▸ **ESTRATTO DELLA PAGINA**:
______
Sulle migrazioni e sulla gestione del sistema di accoglienza da anni si producono inchieste, saggi, articoli, tesi universitarie, libri, dibattiti televisivi, reportage.
Il fulcro di tutti questi scritti è sempre e solo uno: come gestire le persone che arrivano in Italia? Le risposte divergono ovviamente tra razzisti e antirazzisti, tra chi vuole centri grandi o piccoli e “diffusi”, controlli più o meno severi sulle persone che vivono nei centri, una gestione locale o centralizzata, pubblica o privata, un controllo del funzionamento di questi centri dall’alto o dal basso, etc. etc.
In tutti i casi, non si chiede mai il parere delle persone che dovrebbero essere “accolte”, e questo né prima, né al termine del percorso di accoglienza, che per i/le più si conclude dopo anni con un respingimento della domanda d’asilo che li/le obbliga a sopravvivere da “irregolari”. I loro bisogni e desideri sono cancellati, il loro punto di vista censurato, le proteste silenziate, perché l’autodeterminazione deve cedere il passo alla benevolenza umanitaria e interessata di chi deciderà sulle loro vite: legislatori, poliziotti, gestori dell’accoglienza, sindaci, operatori, membri delle commissioni d’asilo, giudici, magistrati, assistenti sociali.
È per questo motivo che troviamo interessante condividere questo articolo, dove, caso più unico che raro, due persone possono raccontare le loro esperienze nel limbo dell’accoglienza e trarne un bilancio.
“Blessed e Wisdom hanno in comune una buona parte del loro viaggio verso l’Europa: partiti entrambi dalla Nigeria, hanno attraversato il Niger, conosciuto l’arsura del Sahara e poi le sofferenze della discriminazione e della carcerazione in Libia. A Tripoli si sono incontrati sul gommone che li avrebbe trasportati fino alle coste italiane; un viaggio che avrebbe dato vita a un’amicizia, corroborata dal freddo dei monti delle valli orobiche prima e delle strade cittadine bergamasche poi.
______
▸ **Estratti da un dataset di ragionamento spaziale**:
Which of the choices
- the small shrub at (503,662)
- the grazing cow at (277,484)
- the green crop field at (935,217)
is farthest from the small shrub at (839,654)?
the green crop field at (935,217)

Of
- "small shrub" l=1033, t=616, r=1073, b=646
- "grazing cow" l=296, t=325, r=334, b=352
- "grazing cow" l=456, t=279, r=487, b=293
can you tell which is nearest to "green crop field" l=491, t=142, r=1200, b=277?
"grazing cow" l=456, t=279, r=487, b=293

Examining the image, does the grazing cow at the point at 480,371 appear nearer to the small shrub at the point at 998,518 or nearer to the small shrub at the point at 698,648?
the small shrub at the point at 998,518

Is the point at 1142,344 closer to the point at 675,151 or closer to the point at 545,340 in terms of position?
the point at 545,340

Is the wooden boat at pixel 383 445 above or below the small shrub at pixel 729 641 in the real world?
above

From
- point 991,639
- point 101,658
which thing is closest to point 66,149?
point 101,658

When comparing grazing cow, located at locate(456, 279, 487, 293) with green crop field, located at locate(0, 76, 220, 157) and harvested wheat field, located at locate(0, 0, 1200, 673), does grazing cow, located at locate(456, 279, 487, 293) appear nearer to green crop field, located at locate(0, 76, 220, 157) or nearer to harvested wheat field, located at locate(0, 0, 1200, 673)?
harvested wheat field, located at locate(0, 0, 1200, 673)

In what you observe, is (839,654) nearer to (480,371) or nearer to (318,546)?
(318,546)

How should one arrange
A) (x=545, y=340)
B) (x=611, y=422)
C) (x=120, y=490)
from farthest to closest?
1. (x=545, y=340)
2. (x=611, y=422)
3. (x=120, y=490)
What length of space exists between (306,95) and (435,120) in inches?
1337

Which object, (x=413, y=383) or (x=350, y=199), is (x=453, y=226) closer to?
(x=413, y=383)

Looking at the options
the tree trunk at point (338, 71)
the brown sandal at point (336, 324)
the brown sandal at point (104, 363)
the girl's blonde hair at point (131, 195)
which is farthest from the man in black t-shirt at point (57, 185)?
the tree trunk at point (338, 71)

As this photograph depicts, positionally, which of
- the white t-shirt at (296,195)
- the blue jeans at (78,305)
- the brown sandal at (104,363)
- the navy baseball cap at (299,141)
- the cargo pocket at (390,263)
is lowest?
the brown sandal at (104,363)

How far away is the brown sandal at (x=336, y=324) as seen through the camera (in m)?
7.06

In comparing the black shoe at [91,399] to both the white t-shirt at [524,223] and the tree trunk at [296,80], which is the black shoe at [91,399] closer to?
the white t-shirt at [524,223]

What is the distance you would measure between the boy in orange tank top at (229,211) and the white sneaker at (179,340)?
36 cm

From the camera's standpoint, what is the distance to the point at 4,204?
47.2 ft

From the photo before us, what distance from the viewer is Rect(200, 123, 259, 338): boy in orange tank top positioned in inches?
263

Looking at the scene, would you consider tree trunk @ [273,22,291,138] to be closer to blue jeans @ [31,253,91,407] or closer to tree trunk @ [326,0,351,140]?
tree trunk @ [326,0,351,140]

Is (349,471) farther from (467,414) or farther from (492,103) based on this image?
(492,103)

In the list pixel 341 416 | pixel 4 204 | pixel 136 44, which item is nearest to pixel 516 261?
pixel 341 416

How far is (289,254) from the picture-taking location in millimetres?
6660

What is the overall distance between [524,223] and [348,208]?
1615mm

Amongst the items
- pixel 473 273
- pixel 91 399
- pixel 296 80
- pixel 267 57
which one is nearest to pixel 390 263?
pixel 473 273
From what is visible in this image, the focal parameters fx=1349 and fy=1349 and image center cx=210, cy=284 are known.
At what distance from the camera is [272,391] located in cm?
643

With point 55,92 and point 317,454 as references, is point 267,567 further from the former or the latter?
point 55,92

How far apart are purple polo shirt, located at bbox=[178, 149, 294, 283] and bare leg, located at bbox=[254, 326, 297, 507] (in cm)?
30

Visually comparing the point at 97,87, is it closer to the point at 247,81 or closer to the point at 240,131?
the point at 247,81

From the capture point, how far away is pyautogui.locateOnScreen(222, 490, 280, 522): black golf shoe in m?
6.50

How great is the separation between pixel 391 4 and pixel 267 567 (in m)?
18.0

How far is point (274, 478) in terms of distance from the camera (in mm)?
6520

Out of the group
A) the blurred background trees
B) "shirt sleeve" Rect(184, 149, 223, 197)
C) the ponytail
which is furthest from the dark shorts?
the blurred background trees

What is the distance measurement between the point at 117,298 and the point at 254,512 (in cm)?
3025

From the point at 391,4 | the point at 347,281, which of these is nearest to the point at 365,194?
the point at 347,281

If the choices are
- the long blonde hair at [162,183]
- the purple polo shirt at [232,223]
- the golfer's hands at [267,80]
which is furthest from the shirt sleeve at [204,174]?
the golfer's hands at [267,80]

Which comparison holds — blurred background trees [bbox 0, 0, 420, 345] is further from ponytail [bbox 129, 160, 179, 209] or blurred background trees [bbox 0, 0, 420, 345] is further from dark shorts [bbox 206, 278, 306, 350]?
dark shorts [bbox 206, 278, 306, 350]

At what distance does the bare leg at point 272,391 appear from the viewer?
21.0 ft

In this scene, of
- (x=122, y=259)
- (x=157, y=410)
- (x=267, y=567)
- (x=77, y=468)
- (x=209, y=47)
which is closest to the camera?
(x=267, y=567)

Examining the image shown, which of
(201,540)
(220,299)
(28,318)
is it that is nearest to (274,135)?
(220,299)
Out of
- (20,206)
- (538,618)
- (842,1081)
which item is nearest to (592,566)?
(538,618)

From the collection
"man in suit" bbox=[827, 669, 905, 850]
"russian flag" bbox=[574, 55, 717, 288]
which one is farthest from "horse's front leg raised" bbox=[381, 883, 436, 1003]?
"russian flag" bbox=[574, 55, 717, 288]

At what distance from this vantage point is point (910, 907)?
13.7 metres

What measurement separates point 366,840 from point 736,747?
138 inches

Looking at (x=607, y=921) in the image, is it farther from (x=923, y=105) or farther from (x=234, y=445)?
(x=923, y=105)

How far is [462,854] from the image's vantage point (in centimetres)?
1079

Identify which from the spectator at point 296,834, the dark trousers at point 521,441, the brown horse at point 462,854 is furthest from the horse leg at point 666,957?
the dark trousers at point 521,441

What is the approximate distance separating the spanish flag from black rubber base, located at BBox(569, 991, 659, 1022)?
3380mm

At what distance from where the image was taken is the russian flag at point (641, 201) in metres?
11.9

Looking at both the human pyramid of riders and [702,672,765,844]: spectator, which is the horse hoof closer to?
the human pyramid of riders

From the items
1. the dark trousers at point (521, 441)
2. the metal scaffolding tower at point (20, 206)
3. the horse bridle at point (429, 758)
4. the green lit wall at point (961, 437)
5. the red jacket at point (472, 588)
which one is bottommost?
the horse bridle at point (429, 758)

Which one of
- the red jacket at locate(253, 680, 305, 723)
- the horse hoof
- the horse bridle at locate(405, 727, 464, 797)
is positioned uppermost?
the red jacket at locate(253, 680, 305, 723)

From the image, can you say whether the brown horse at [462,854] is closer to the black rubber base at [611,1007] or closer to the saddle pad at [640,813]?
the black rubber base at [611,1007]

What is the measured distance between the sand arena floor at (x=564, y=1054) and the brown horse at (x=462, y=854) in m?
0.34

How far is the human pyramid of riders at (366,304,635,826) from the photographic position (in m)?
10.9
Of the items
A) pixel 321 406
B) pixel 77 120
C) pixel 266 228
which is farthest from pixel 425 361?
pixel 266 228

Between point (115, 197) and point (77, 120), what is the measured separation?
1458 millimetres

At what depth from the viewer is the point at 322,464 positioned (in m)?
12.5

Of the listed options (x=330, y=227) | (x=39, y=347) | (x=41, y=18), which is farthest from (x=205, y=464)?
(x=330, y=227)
______
▸ **OBIETTIVO DELL'ESERCIZIO**: Trascrivi senza modifiche il brano del testo sull'accoglienza dei migranti che va da «In tutti i casi, non» fino a «trarne un bilancio.» compreso.

▸ **SOLUZIONE COMPLETA**:
In tutti i casi, non si chiede mai il parere delle persone che dovrebbero essere “accolte”, e questo né prima, né al termine del percorso di accoglienza, che per i/le più si conclude dopo anni con un respingimento della domanda d’asilo che li/le obbliga a sopravvivere da “irregolari”. I loro bisogni e desideri sono cancellati, il loro punto di vista censurato, le proteste silenziate, perché l’autodeterminazione deve cedere il passo alla benevolenza umanitaria e interessata di chi deciderà sulle loro vite: legislatori, poliziotti, gestori dell’accoglienza, sindaci, operatori, membri delle commissioni d’asilo, giudici, magistrati, assistenti sociali.
È per questo motivo che troviamo interessante condividere questo articolo, dove, caso più unico che raro, due persone possono raccontare le loro esperienze nel limbo dell’accoglienza e trarne un bilancio.